Monday, April 25, 2011

[Interview] @MorganSpurlock on 'POM Wonderful Presents: The Greatest Movie Ever Sold'


Today, the Microsoft TAG in the "POM Wonderful Presents: The Greatest Movie Ever Sold" mock-up 2D poster links to a a Ted Baker Bag video review by YouTuber iJustine, "Justin Bieber likes purple".

It was kind of funny, when you talked to people like Brett Ratner about the notion of selling out, because those are directors who have to deal with those issues.

Well, that’s what I love about Brett. Brett says, “Listen, I make big, giant movies,” and when you make big giant 100+ million dollar movies in Hollywood, that’s part of the price you pay. These tie-ins will happen. Unless you’re making like an Avatar, and while they may not be happening in the film, they’re going to happen like crazy outside of the film. All the Coke promotion, just to be associated with a movie like that when it comes out, is going to be completely a 360 relationship, whether it’s soda or Happy Meals, you name it. But when you’re playing at that level, it’s great.

**WRITTEN REQUEST 1**
Which film does the interview name as an example where tie-ins may not appear inside the movie itself?
**WRITTEN REQUEST 2**
Find every line in the records that contains the string "canopy", matching case exactly, and copy each of those lines.
The records are unrelated to the interview.

**STORED ROWS**
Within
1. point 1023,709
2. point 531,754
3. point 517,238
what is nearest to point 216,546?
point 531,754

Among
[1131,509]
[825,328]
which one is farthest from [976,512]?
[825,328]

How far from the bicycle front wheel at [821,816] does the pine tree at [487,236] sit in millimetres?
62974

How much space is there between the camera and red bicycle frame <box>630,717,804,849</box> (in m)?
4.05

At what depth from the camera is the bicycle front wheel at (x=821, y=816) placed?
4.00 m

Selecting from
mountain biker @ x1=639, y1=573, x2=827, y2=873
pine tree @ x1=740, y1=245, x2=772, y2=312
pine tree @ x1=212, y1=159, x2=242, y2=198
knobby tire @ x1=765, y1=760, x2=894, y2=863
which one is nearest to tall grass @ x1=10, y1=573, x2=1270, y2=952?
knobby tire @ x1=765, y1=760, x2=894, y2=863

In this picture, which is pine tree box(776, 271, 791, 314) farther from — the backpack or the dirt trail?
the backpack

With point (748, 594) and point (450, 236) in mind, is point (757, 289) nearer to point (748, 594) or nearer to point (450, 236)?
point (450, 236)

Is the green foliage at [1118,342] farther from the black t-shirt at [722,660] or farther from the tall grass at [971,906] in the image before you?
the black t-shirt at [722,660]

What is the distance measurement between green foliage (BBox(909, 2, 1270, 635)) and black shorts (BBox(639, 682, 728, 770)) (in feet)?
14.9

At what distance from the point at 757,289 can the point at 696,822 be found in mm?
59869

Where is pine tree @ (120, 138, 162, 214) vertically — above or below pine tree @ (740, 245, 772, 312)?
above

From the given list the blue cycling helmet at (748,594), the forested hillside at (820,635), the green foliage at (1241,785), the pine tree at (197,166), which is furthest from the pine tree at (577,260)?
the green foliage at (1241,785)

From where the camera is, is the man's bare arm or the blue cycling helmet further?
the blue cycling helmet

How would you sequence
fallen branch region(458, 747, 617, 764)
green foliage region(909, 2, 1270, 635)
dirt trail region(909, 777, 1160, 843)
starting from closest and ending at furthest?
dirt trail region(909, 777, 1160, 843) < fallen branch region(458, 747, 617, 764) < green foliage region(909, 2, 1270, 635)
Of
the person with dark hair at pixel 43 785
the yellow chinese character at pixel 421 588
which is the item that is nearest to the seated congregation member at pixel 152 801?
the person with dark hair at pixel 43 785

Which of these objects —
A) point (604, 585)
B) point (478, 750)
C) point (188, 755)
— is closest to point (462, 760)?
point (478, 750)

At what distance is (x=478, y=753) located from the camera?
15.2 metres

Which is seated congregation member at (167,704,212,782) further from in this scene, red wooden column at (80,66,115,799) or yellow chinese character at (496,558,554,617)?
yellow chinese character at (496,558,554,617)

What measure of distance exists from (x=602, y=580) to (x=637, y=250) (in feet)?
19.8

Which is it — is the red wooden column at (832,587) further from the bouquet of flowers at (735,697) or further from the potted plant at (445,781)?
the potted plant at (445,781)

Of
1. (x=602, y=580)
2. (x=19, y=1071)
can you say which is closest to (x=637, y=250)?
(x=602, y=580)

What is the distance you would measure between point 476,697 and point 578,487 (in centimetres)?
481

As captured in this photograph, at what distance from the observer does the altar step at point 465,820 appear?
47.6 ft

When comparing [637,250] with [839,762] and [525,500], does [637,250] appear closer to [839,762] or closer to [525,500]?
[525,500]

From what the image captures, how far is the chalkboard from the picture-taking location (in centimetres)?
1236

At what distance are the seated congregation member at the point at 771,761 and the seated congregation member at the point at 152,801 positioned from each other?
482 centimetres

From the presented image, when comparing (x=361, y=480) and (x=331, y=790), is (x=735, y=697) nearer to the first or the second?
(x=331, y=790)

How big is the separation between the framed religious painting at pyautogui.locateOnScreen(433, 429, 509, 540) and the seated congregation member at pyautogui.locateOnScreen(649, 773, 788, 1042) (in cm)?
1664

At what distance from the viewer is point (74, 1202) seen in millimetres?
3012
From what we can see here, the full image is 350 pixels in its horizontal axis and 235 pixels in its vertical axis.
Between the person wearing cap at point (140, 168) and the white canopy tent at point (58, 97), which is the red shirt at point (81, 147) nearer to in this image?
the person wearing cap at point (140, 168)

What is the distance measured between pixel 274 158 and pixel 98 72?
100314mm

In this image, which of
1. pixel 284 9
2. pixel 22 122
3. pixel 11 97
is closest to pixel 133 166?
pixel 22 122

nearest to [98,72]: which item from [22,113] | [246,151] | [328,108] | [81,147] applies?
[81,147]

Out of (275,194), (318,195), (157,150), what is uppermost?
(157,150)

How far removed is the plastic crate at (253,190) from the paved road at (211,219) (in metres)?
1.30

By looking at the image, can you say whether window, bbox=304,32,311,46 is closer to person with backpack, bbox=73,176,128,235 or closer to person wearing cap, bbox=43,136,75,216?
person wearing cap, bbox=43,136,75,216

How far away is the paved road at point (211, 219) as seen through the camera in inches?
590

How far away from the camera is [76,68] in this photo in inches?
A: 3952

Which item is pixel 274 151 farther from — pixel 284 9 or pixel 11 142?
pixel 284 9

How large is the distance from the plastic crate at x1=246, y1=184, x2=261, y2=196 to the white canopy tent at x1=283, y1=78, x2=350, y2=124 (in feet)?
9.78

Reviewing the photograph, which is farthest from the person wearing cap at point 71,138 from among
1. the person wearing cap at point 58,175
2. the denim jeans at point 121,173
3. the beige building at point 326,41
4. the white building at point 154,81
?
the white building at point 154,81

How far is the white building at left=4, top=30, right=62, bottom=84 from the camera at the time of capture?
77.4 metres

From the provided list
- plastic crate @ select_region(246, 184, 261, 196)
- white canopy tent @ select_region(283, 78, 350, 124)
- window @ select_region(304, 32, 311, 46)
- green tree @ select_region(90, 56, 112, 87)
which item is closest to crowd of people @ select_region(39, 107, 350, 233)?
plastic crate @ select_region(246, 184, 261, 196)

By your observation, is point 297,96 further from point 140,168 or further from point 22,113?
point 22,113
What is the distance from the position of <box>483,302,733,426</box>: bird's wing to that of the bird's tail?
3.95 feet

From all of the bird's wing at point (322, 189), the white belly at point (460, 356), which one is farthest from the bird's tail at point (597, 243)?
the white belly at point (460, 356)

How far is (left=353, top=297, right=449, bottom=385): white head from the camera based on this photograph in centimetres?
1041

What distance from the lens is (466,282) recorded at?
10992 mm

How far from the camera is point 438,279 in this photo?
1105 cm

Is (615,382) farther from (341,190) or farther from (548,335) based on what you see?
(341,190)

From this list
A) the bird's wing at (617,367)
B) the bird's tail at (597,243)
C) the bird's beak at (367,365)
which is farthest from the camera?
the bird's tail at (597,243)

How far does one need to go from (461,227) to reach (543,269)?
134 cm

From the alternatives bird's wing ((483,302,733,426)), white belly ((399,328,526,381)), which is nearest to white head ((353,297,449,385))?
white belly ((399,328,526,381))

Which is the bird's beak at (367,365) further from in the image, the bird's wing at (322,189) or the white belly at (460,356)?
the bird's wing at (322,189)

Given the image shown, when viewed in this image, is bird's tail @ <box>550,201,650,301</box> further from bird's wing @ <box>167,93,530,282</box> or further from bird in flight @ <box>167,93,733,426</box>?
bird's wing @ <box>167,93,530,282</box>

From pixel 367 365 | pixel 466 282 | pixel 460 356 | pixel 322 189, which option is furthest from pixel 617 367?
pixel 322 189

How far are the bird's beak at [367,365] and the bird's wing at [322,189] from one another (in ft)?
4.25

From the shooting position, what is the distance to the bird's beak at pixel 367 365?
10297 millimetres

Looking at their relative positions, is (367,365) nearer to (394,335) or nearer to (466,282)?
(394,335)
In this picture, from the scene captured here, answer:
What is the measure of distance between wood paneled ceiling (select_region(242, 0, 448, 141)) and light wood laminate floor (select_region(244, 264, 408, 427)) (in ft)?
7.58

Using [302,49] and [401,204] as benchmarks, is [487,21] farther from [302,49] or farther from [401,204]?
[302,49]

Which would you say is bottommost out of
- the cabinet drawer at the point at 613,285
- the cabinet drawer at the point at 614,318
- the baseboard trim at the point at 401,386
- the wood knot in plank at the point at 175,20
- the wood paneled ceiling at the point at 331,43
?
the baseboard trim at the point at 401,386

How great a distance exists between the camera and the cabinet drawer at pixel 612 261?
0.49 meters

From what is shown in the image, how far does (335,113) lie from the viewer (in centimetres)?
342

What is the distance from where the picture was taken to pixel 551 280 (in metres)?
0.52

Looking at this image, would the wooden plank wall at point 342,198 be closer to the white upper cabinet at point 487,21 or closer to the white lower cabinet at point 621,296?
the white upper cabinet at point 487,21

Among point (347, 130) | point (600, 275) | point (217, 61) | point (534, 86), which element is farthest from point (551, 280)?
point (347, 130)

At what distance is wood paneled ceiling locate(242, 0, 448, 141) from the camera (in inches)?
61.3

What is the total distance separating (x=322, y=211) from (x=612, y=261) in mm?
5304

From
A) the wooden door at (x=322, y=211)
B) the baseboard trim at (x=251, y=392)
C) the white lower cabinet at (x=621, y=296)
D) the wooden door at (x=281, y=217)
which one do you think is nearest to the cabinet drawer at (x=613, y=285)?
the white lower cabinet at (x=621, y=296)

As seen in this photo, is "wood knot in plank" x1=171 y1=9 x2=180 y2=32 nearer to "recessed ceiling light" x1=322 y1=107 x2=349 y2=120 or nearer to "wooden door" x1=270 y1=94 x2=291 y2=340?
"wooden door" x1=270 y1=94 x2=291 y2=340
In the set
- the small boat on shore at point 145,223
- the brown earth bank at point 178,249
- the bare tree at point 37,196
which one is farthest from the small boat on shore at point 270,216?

**FINAL RESULT 1**
Avatar.

**FINAL RESULT 2**
Between the person wearing cap at point (140, 168) and the white canopy tent at point (58, 97), which is the red shirt at point (81, 147) nearer to in this image?
How large is the distance from the plastic crate at x1=246, y1=184, x2=261, y2=196 to the white canopy tent at x1=283, y1=78, x2=350, y2=124 (in feet)?
- white canopy tent @ select_region(283, 78, 350, 124)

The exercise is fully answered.